TASKS TO CARRY OUT -
1) Repeat word for word the part of the passage on the Panel's forfeiture rule that opens with the words containing "The Panel held" and closes with "2021 COA 73.".
2) Carry on the argument against the Panel's forfeiture rule from the point where it stops.

TEXT PASSAGE -

# # # # #

The Panel imposed a new forfeiture rule in direct, irreconcilable conflict with Amada.
The Panel held that Plaintiff forfeited his right to challenge Best Buy's reply‑only evidence on appeal because he "did not object to or move to strike the manager's affidavit or the receipts on the basis that they were late." Opinion at ¶ 34. The Panel reasoned: "we do not review arguments raised for the first time in a motion for reconsideration." Id. This uncodified forfeiture rule does not merely lack foundation in Colorado law; it places the Panel in direct, irreconcilable conflict with Amada, 2021 COA 73.
The baseline rule is that a movant is strictly prohibited from introducing new arguments or evidence for the first time in a reply brief. As established in Wallman v. Kelley, 976 P.2d 330, 332 (Colo. App. 1999):
"An issue not raised by the moving party in the motion or brief cannot serve as the basis for summary judgment because the non‑moving party is not put on notice as to the need to present evidence concerning that issue."
Under C.R.C.P. 56, a non‑movant's silence is structural; they cannot "waive" a movant into satisfying an unmet initial burden. See People v. Hernandez & Assocs., Inc., 736 P.2d 1238 (Colo. App. 1986).
"Although it may be perilous for the party opposing summary judgment not to file a responsive affidavit… election not to do so does not relieve the moving party of its burden to establish that summary judgment is appropriate."
This structural protection extends to the reply phase. Because reply‑only evidence is a legal nullity under Wallman, there is nothing to "strike." Thus, the Panel's forfeiture rule demands the impossible: it requires non‑movants to file discretionary motions to combat phantom evidence the trial court is already strictly mandated to ignore. Furthermore, because motions to strike are not codified within C.R.C.P. 56, litigants lack any structural "opportunity" to deploy them. In practice, surviving summary judgment becomes a frantic race against time—the litigant's pen against the judge's gavel—where a dispositive ruling on the late evidence could drop at any moment.
Recognizing this precise absurdity, the Amada panel explicitly rejected the uncodified forfeiture trap:
"We disagree. [The non‑movants] had no opportunity to raise the issue because [the movant] did not make arguments… until it replied to the [non‑movants'] response to its motion for summary judgment. Although we normally do not consider unpreserved issues in civil cases… here, we elect to do so."

# # # # #

Collected data entries -
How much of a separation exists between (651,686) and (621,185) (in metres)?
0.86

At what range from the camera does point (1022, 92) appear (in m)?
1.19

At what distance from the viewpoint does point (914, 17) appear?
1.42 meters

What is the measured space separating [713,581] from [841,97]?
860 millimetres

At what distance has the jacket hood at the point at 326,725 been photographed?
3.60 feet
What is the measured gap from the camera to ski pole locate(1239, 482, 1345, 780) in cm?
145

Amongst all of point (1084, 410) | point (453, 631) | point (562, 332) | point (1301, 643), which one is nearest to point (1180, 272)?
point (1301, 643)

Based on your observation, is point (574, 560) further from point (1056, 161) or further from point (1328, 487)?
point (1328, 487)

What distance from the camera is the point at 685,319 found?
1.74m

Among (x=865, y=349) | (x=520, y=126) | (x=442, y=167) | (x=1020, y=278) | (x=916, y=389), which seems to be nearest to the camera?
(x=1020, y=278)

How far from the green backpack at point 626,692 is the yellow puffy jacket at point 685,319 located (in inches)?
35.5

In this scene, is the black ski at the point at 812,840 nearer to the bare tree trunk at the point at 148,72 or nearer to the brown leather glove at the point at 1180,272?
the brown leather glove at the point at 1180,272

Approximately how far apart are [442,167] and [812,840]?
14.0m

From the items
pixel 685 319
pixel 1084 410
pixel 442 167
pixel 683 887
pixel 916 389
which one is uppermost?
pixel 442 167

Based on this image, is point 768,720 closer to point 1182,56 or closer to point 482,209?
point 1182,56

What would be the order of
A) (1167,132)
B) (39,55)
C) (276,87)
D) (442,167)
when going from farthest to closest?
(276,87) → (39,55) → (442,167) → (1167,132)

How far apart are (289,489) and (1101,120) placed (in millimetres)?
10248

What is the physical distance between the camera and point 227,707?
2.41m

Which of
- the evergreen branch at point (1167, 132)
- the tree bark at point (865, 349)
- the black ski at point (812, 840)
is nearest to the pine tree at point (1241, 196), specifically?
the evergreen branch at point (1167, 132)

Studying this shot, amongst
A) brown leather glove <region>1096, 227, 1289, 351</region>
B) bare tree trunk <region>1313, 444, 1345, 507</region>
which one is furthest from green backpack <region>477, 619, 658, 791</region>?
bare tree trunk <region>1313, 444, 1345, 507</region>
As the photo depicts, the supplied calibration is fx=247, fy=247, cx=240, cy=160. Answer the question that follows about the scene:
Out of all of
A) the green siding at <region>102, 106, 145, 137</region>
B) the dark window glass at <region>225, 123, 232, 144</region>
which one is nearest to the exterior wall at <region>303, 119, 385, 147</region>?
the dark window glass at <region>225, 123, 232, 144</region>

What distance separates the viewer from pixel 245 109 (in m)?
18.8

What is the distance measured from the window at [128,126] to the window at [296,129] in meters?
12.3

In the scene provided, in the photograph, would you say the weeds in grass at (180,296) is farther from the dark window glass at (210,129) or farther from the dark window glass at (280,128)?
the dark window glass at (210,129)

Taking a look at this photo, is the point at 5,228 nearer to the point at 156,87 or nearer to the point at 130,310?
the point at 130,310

# # # # #

ANSWERS TO THE EXERCISES -
1)
The Panel held that Plaintiff forfeited his right to challenge Best Buy's reply‑only evidence on appeal because he "did not object to or move to strike the manager's affidavit or the receipts on the basis that they were late." Opinion at ¶ 34. The Panel reasoned: "we do not review arguments raised for the first time in a motion for reconsideration." Id. This uncodified forfeiture rule does not merely lack foundation in Colorado law; it places the Panel in direct, irreconcilable conflict with Amada, 2021 COA 73.

2)
Amada therefore cemented the principle that because the rules provide no formal opportunity to strike late evidence, the failure to utilize an uncodified, extra‑procedural tool cannot be weaponized as a waiver. The right to appellate review remains absolute.
Here, by holding that Plaintiff forfeited his right to challenge the reply‑only evidence on appeal, the Panel issued a ruling in pure diametric conflict with Amada. Now, under Colorado law, a non‑movant is either expressly permitted to contest reply‑only evidence on appeal without a prior motion to strike (Amada), or strictly prohibited from doing so (the Panel).
Inevitably, the coexistence of these mutually exclusive procedural regimes forces litigants and practitioners to defensively assume the more punitive standard will govern their case. That is, requiring motions to strike merely to preserve appellate review eviscerates the core of Wallman's automatic trial‑level shield: uncodified defensive motions must now be frantically filed to strike phantom evidence and shift burdens back that never lawfully shifted in the first place. Consequently, the Panel has extinguished all three protections—Wallman, Hernandez, and Amada—statewide. To restore the structural integrity of C.R.C.P. 56, this Court must grant certiorari and reverse.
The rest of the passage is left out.